* BEGIN Records for this task *

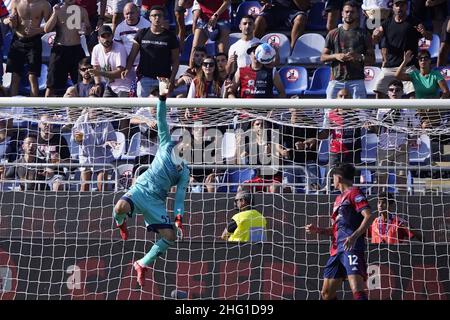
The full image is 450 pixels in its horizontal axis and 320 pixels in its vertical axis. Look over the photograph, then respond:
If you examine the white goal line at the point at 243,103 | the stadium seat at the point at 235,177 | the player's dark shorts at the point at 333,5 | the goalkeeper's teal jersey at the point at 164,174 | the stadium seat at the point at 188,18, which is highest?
the player's dark shorts at the point at 333,5

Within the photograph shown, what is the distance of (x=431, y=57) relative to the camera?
15.0 metres

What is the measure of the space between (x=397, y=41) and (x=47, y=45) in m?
4.81

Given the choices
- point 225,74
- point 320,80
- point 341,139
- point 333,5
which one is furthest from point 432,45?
point 341,139

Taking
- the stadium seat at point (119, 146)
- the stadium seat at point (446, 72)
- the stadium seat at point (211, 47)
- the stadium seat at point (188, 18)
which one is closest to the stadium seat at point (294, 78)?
the stadium seat at point (211, 47)

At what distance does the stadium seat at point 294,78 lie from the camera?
14820mm

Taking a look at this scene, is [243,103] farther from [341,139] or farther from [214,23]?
[214,23]

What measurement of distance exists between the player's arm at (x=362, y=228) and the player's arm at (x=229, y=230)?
1.68m

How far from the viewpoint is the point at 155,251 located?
36.7ft

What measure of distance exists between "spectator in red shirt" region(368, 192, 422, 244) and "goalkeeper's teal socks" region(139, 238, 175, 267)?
7.86 feet

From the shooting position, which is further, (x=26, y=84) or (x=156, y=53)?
(x=26, y=84)

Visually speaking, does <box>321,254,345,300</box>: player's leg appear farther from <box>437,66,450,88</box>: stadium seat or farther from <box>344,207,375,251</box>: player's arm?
<box>437,66,450,88</box>: stadium seat

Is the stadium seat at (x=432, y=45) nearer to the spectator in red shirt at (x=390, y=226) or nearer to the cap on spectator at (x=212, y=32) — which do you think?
the cap on spectator at (x=212, y=32)
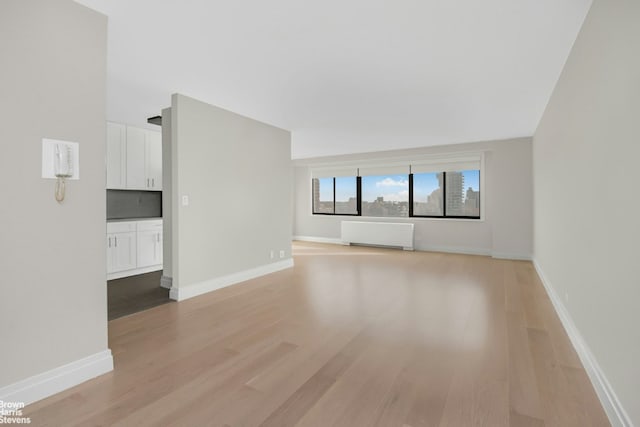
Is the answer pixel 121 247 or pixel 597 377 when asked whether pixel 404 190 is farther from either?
pixel 597 377

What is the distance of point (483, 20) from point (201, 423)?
326cm

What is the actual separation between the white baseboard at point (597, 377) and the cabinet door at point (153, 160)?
6114 mm

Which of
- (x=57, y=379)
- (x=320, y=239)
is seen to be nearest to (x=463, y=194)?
(x=320, y=239)

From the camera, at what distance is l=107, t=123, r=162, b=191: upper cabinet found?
5.07m

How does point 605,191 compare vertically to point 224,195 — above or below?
below

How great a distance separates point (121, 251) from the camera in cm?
496

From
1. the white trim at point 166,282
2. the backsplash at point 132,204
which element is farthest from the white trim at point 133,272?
the backsplash at point 132,204

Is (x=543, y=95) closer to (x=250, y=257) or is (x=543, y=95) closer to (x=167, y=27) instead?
(x=167, y=27)

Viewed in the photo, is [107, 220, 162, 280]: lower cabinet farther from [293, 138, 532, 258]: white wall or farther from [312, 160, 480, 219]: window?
[293, 138, 532, 258]: white wall

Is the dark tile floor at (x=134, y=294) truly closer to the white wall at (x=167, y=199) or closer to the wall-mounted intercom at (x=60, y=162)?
the white wall at (x=167, y=199)

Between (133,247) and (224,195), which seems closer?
(224,195)

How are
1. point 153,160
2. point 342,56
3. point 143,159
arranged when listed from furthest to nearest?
point 153,160
point 143,159
point 342,56

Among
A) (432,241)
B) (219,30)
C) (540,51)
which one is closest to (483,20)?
(540,51)

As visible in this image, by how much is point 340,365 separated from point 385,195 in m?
6.79
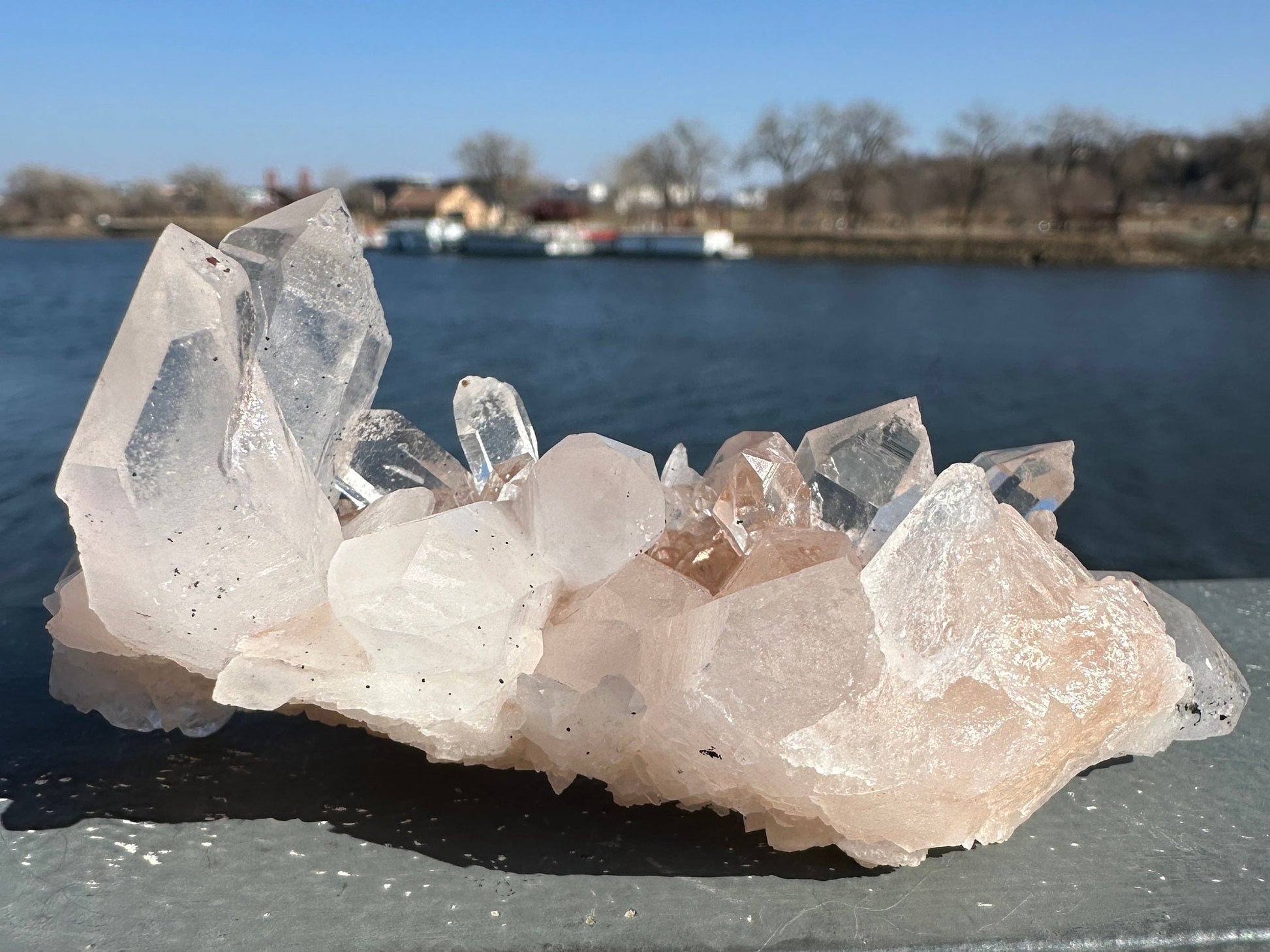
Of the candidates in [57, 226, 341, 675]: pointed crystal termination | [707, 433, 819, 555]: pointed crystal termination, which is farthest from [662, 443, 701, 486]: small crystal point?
[57, 226, 341, 675]: pointed crystal termination

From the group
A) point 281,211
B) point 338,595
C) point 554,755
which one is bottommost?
point 554,755

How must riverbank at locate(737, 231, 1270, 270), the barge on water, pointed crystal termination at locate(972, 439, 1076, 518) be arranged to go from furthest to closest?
the barge on water, riverbank at locate(737, 231, 1270, 270), pointed crystal termination at locate(972, 439, 1076, 518)

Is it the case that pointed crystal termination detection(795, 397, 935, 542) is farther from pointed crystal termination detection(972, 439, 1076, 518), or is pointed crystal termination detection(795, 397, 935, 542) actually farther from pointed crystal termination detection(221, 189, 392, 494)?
pointed crystal termination detection(221, 189, 392, 494)

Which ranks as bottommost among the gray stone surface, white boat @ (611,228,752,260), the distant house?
the gray stone surface

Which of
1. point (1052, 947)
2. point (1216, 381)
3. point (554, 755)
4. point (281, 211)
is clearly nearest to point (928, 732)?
point (1052, 947)

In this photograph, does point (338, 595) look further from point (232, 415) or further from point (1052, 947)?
point (1052, 947)

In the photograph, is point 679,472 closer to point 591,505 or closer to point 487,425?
point 487,425
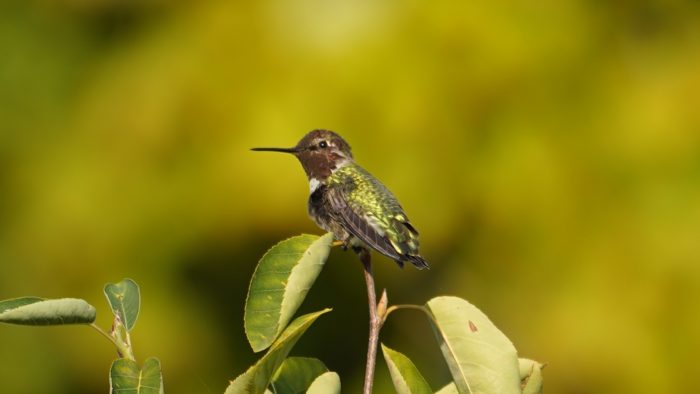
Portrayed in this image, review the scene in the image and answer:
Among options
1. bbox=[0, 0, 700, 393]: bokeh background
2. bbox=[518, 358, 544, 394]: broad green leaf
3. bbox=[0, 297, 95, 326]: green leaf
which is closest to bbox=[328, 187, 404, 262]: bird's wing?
bbox=[518, 358, 544, 394]: broad green leaf

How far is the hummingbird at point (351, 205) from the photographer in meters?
1.84

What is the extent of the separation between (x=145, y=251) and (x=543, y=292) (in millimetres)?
1902

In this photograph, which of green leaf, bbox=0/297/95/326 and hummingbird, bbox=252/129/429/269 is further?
hummingbird, bbox=252/129/429/269

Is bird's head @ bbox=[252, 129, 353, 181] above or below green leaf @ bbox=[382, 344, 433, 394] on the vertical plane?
above

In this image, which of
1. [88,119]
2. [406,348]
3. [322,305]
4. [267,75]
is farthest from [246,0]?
[406,348]

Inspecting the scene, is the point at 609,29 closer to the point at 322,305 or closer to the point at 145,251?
the point at 322,305

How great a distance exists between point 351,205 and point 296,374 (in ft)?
1.26

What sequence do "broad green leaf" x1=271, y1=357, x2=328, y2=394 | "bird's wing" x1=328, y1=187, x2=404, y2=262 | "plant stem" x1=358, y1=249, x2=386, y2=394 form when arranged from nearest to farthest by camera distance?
"plant stem" x1=358, y1=249, x2=386, y2=394 → "broad green leaf" x1=271, y1=357, x2=328, y2=394 → "bird's wing" x1=328, y1=187, x2=404, y2=262

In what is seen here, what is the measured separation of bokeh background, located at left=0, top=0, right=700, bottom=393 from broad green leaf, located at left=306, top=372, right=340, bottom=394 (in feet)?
11.1

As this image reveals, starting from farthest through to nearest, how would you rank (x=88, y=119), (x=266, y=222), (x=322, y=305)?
(x=88, y=119)
(x=322, y=305)
(x=266, y=222)

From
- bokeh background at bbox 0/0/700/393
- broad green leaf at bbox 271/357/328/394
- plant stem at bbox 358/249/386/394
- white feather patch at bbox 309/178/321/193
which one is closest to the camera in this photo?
plant stem at bbox 358/249/386/394

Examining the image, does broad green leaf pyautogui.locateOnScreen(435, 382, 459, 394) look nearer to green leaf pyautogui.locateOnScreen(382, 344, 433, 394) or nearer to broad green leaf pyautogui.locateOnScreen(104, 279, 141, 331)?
green leaf pyautogui.locateOnScreen(382, 344, 433, 394)

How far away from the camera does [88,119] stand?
5.71m

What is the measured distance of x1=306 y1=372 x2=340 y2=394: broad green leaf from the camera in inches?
58.6
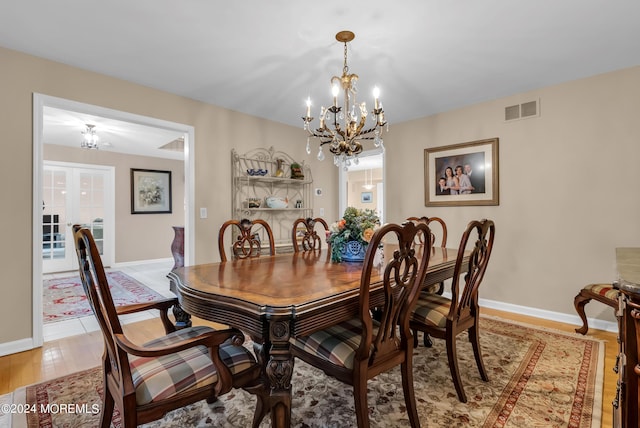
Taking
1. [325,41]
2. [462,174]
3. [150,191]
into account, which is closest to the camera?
[325,41]

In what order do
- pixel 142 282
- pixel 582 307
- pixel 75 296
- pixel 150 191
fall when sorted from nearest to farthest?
pixel 582 307
pixel 75 296
pixel 142 282
pixel 150 191

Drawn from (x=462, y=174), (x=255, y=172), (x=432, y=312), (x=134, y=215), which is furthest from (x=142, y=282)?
(x=462, y=174)

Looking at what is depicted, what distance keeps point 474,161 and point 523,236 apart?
100 cm

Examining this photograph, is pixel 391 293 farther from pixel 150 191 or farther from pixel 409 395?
pixel 150 191

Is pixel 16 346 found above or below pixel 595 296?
below

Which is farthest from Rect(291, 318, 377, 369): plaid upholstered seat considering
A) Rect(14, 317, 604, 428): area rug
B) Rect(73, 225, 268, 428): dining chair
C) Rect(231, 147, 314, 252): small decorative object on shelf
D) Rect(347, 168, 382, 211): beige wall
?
Rect(347, 168, 382, 211): beige wall

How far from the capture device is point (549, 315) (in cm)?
324

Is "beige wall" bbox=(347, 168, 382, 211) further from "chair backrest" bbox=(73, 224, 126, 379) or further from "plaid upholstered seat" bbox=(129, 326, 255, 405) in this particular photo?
"chair backrest" bbox=(73, 224, 126, 379)

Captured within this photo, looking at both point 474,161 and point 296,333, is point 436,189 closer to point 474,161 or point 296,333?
point 474,161

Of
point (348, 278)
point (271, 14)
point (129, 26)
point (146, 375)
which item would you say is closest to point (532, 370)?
point (348, 278)

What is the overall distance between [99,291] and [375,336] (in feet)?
3.67

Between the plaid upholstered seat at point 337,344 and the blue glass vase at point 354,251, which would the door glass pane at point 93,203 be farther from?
the plaid upholstered seat at point 337,344

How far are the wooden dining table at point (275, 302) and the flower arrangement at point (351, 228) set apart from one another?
0.83ft

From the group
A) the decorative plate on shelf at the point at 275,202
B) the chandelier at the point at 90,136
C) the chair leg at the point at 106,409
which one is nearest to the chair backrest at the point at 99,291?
the chair leg at the point at 106,409
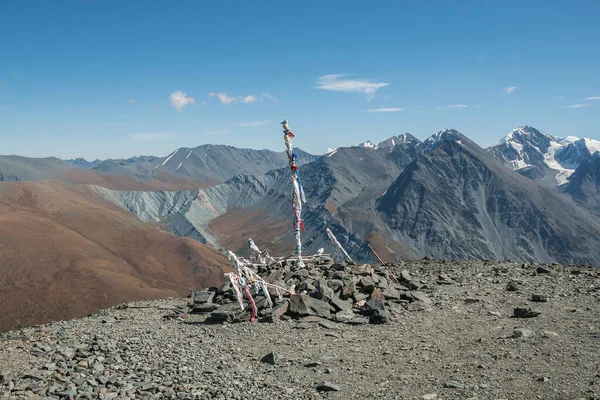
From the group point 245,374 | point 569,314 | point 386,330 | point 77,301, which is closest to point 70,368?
point 245,374

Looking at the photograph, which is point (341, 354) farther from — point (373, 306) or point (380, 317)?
point (373, 306)

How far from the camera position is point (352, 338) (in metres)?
16.4

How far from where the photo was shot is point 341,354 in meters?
15.0

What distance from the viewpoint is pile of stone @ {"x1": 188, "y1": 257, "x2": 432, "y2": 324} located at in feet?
61.4

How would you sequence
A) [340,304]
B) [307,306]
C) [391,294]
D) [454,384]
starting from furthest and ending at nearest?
[391,294] → [340,304] → [307,306] → [454,384]

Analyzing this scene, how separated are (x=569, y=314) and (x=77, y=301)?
105 m

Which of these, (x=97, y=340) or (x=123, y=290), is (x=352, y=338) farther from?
(x=123, y=290)

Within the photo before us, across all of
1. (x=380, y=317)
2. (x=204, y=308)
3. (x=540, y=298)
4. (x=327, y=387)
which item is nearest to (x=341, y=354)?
(x=327, y=387)

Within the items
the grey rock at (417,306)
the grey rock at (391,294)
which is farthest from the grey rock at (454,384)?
the grey rock at (391,294)

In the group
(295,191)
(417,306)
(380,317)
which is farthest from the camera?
(295,191)

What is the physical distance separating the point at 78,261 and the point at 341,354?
12674 centimetres

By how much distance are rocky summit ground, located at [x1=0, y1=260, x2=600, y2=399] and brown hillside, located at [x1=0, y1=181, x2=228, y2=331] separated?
2376 inches

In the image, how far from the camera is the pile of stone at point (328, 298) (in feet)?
61.4

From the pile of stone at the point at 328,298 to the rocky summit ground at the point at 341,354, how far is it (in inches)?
19.7
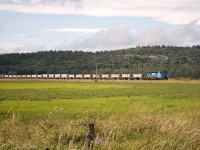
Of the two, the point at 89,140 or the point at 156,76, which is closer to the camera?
the point at 89,140

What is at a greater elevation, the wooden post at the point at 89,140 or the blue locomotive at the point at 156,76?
the wooden post at the point at 89,140

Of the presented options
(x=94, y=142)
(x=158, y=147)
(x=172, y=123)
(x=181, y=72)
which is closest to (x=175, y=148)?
(x=158, y=147)

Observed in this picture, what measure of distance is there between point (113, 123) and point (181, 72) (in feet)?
587

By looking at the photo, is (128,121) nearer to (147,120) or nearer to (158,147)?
(147,120)

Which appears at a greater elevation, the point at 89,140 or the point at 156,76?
the point at 89,140

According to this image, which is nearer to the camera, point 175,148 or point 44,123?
point 175,148

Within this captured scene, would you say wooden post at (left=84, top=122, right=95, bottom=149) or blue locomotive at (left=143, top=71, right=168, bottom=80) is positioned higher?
wooden post at (left=84, top=122, right=95, bottom=149)

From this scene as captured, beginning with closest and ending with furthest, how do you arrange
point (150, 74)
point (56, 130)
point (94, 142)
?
point (94, 142) < point (56, 130) < point (150, 74)

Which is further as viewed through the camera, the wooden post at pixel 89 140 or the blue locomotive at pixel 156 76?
the blue locomotive at pixel 156 76

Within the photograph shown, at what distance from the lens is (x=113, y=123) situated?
1538 centimetres

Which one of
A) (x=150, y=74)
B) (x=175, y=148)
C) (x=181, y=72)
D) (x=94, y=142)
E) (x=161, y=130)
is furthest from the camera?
(x=181, y=72)

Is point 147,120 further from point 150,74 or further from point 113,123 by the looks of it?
point 150,74

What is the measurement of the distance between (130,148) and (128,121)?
4670mm

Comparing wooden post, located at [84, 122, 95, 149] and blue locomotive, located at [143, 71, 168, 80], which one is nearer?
wooden post, located at [84, 122, 95, 149]
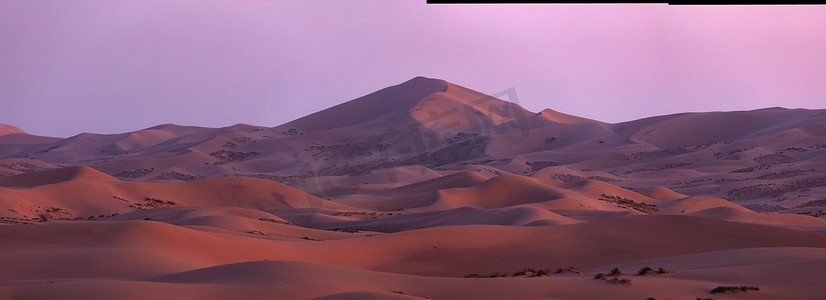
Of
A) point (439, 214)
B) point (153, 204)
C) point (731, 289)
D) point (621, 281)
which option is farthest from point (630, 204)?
point (731, 289)

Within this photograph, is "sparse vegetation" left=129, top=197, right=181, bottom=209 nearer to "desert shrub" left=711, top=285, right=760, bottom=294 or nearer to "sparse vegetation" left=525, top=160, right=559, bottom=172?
"desert shrub" left=711, top=285, right=760, bottom=294

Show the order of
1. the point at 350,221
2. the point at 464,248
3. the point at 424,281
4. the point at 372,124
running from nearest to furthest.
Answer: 1. the point at 424,281
2. the point at 464,248
3. the point at 350,221
4. the point at 372,124

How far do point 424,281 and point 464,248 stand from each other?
778 centimetres

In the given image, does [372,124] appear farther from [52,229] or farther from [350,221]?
[52,229]

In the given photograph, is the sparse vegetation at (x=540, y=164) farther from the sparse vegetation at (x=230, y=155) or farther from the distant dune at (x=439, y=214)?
the sparse vegetation at (x=230, y=155)

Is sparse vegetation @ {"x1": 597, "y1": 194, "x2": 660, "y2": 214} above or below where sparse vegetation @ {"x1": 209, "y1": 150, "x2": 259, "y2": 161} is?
below

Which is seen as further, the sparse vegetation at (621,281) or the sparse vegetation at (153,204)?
the sparse vegetation at (153,204)

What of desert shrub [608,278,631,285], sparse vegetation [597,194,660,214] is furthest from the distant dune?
sparse vegetation [597,194,660,214]

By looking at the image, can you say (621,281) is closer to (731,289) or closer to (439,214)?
(731,289)

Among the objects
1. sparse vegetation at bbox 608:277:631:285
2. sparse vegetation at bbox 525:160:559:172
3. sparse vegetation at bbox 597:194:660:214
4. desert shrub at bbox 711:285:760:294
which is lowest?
sparse vegetation at bbox 597:194:660:214

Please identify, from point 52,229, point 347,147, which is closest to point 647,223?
point 52,229

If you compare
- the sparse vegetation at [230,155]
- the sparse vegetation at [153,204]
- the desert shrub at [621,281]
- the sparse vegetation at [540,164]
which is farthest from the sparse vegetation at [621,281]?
the sparse vegetation at [230,155]

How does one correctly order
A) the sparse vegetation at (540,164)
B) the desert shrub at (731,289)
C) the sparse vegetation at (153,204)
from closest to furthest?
the desert shrub at (731,289), the sparse vegetation at (153,204), the sparse vegetation at (540,164)

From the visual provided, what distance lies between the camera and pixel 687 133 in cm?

* END Records for this task *

*The task*: From the line that contains "Among the objects" to the last line of the material above, repeat every line exactly, keeping both the first and the last.

*Response to the exercise*:
Among the objects
1. sparse vegetation at bbox 608:277:631:285
2. sparse vegetation at bbox 525:160:559:172
3. sparse vegetation at bbox 597:194:660:214
4. desert shrub at bbox 711:285:760:294
which is lowest?
sparse vegetation at bbox 597:194:660:214

Please identify, from point 52,229, point 347,147, which is closest to point 647,223?
point 52,229

If you compare
- the sparse vegetation at [230,155]
- the sparse vegetation at [153,204]
- the desert shrub at [621,281]
- the sparse vegetation at [540,164]
which is farthest from the sparse vegetation at [621,281]?
the sparse vegetation at [230,155]

How does one correctly order
A) the sparse vegetation at (540,164)
B) the desert shrub at (731,289)
C) the sparse vegetation at (153,204)
from closest to furthest?
the desert shrub at (731,289), the sparse vegetation at (153,204), the sparse vegetation at (540,164)

From the visual provided, what distance lies between the camera and pixel 687 133 in cm?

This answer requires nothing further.